We could control this by helping with blood pressure, weight gain, swelling, etc. We can adjust outpatient meds to keep people OUTPATIENT.

"Attention to these issues can reduce readmission for heart failure by as much as 30% to 40%, according to pilot projects studied by Yale cardiologist Harlan Krumholz. But the services in such projects often don't qualify for reimbursement by private and public health plans. In a 2005 study, Dr. Krumholz and his colleagues reported that 13 of 15 successful projects to reduce readmissions were canceled after special funding for them ran out.
"These hospitals knew they had something that worked," Dr. Krumholz said. "But they couldn't come up with a business model that could afford it."

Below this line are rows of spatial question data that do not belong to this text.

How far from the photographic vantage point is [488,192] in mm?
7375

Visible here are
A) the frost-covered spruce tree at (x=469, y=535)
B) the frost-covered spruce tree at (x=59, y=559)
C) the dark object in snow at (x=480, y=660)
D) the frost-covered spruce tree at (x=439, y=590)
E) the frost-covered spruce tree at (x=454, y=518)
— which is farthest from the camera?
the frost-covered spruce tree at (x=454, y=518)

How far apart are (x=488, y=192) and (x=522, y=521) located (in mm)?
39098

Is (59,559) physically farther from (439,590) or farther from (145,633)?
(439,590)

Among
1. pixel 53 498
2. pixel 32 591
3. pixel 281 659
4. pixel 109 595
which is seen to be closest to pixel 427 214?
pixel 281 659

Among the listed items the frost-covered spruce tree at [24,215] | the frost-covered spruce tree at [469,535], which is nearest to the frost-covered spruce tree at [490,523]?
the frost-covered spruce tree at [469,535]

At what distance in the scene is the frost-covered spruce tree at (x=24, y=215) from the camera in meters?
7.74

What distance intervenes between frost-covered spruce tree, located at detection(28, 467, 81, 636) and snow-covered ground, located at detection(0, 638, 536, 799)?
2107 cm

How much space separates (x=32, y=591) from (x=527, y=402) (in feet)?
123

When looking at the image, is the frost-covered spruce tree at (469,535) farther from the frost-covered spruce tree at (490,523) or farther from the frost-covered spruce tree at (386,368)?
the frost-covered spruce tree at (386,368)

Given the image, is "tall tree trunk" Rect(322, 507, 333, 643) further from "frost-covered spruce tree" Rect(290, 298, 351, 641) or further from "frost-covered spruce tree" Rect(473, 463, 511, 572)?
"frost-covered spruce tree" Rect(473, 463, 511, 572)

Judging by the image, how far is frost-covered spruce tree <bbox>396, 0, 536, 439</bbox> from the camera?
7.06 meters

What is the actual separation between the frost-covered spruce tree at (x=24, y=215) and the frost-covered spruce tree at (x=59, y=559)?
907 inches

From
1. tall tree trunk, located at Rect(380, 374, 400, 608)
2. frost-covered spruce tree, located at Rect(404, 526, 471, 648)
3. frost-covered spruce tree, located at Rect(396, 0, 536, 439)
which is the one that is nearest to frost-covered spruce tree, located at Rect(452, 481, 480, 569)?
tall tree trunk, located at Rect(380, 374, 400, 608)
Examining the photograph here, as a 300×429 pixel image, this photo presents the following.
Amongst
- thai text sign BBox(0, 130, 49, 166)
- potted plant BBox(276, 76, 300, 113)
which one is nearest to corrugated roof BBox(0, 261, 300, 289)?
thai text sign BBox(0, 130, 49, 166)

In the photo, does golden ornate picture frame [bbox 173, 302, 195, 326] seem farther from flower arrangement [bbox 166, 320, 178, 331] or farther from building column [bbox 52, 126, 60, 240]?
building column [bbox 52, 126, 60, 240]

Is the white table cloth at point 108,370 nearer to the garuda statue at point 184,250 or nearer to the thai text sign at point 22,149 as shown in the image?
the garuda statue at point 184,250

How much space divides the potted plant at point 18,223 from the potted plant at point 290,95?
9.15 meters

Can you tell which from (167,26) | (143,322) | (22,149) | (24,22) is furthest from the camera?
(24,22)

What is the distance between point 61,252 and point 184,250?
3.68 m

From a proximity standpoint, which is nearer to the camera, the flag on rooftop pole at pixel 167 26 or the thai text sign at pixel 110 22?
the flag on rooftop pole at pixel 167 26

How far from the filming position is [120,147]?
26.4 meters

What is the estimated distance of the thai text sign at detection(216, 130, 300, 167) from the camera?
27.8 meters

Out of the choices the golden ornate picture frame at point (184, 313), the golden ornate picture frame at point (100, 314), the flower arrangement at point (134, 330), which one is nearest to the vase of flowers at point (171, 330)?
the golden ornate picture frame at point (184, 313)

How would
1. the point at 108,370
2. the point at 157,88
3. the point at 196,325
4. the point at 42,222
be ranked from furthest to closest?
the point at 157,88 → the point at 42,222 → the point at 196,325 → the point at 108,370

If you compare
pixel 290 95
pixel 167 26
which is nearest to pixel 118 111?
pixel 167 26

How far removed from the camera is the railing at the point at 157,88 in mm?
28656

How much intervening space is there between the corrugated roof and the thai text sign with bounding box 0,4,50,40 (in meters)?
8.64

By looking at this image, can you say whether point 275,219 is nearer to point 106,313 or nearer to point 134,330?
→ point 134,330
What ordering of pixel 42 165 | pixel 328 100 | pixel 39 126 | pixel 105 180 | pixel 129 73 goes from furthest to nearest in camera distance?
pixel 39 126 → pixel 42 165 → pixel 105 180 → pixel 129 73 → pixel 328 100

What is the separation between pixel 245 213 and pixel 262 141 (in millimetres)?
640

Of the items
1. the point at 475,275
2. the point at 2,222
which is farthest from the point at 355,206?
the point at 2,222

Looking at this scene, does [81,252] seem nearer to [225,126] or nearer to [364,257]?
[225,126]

So here is what I am saying. If medicare and private insurance wants to keep people out of the hospital, they need to stop threatening us with taking away our funding, and instead start offering to fund some new programs. SERIOUSLY, HOW HARD IS THAT TO UNDERSTAND???

I really like this article. Things like this work. It is proven. There are stats. There just aren't enough programs like it. No offense, I understand that you think health care should be cheap, and that we add things just for the sake of it, but if hospitals are businesses and trying to make money we can't expect them to run programs for free. Here is something else. When I first got hired(or maybe when I was in school..) someone told me that patients will only remember like 10% of the education we do in hospitals. That is why we send so much printed paperwork home with people, so they can read it later. So don't get after us for not educating enough, not making sure people have enough and know enough to come back. WE EDUCATE LIKE CRAZY!!! Every time I give meds, talk about procedures, EVERYTHING i do with patients I am trying to educate, trying to do everything I could to keep them from coming back. Honestly, though, trying to teach while someone is sick isn't the most effective. Outpatient is.

Does any of this make sense? I am trying to put my thoughts into words... I might have to revise.